Cathy Berberian
magnifiCathy : The Many Voices of Cathy Berberian
Wergo/Trio Records (Japan) 1971
PA-1029 (LP)
sleeve : VG+(SRW,SPSE:2cm程底面裂け,角擦れ)
media : EX-/EX-(わずかなチリノイズ/一部軽いチリノイズが入る箇所あり)
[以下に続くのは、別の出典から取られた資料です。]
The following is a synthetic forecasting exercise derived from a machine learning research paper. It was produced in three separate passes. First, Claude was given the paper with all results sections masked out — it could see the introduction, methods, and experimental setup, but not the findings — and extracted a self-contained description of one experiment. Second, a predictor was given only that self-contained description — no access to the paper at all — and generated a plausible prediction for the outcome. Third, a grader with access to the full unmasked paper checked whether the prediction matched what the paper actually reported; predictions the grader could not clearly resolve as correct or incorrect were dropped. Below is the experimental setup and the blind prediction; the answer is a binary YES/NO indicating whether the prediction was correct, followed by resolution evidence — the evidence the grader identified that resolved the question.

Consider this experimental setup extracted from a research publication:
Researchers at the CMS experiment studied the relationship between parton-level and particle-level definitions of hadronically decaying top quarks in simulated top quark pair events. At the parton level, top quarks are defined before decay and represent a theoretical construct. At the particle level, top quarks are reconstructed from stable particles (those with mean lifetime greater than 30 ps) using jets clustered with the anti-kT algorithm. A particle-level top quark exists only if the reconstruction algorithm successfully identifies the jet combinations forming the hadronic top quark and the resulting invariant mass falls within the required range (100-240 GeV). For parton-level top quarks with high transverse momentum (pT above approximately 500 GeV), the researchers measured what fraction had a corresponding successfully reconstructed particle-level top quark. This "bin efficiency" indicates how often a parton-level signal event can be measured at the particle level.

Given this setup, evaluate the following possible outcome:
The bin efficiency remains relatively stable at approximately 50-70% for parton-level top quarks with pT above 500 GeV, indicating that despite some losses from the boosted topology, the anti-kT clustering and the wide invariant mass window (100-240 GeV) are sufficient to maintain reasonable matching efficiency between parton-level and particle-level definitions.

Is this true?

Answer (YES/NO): NO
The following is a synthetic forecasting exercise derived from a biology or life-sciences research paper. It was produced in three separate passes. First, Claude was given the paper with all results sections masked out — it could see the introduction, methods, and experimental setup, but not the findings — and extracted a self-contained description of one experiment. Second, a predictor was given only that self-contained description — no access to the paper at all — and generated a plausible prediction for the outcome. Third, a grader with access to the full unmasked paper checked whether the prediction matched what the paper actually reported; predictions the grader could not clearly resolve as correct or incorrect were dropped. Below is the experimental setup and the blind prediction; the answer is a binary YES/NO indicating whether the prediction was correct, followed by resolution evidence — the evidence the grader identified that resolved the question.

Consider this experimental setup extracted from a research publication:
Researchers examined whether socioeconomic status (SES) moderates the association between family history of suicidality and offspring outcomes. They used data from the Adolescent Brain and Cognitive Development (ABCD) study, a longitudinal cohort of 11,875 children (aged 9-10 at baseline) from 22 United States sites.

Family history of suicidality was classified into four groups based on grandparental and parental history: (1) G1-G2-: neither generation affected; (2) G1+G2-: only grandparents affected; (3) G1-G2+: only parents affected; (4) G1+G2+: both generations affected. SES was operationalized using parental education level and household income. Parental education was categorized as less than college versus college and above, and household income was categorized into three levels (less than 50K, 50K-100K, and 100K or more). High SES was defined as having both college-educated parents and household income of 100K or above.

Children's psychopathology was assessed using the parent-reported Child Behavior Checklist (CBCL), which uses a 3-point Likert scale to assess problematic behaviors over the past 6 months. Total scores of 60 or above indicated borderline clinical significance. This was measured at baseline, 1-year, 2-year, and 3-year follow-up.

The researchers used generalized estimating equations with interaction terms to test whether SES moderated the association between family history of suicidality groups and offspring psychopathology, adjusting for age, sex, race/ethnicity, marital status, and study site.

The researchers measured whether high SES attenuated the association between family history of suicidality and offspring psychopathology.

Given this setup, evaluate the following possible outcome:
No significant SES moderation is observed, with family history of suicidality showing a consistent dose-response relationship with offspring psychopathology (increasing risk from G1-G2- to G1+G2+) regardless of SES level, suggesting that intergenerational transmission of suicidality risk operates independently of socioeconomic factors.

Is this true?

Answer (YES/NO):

60年代より活動し、現代音楽界における声の演奏家の第一人者として高く評価されたアメリカ人ソプラノ歌手、Cathy Berberianによる1971年リリースのアルバム。DebussyやGershwinなどのクラシカルからThe Beatlesまで、本作でもジャンルやスタイルを超えた楽曲を取り上げています。全体的には声楽のイメージですが、注目はやはりなんといってもJohn Cageのコンポジションを取り上げたA5/A6。A5の「花」は1950年に作曲された舞踊のための音楽で、ボーカル以外にはピアノの蓋や木部を手で叩く音だけが聞こえてきます。A5の「18の春を迎えたすばらしい未亡人」はJames Joyceの小説『Finnegans Wake』の556ページをテキストにしたもので、こちら抑揚のない平坦なボーカルの後ろで、掌と拳でピアノの蓋を叩く伴奏がパーカッシヴに聞こえます。いずれも「4分33秒」の発想に繋がる重要な楽曲です。アルバム最後に収録されたボイス・インプロヴィゼーションB5も素晴らしいです。来日記念としてリリースされた日本盤で、Trio Recordsのこのシリーズすべてのデザインを担当する杉浦康平によるシルクスクリーン・プリントのアートワークも絶品。帯とブックレットは付属していません。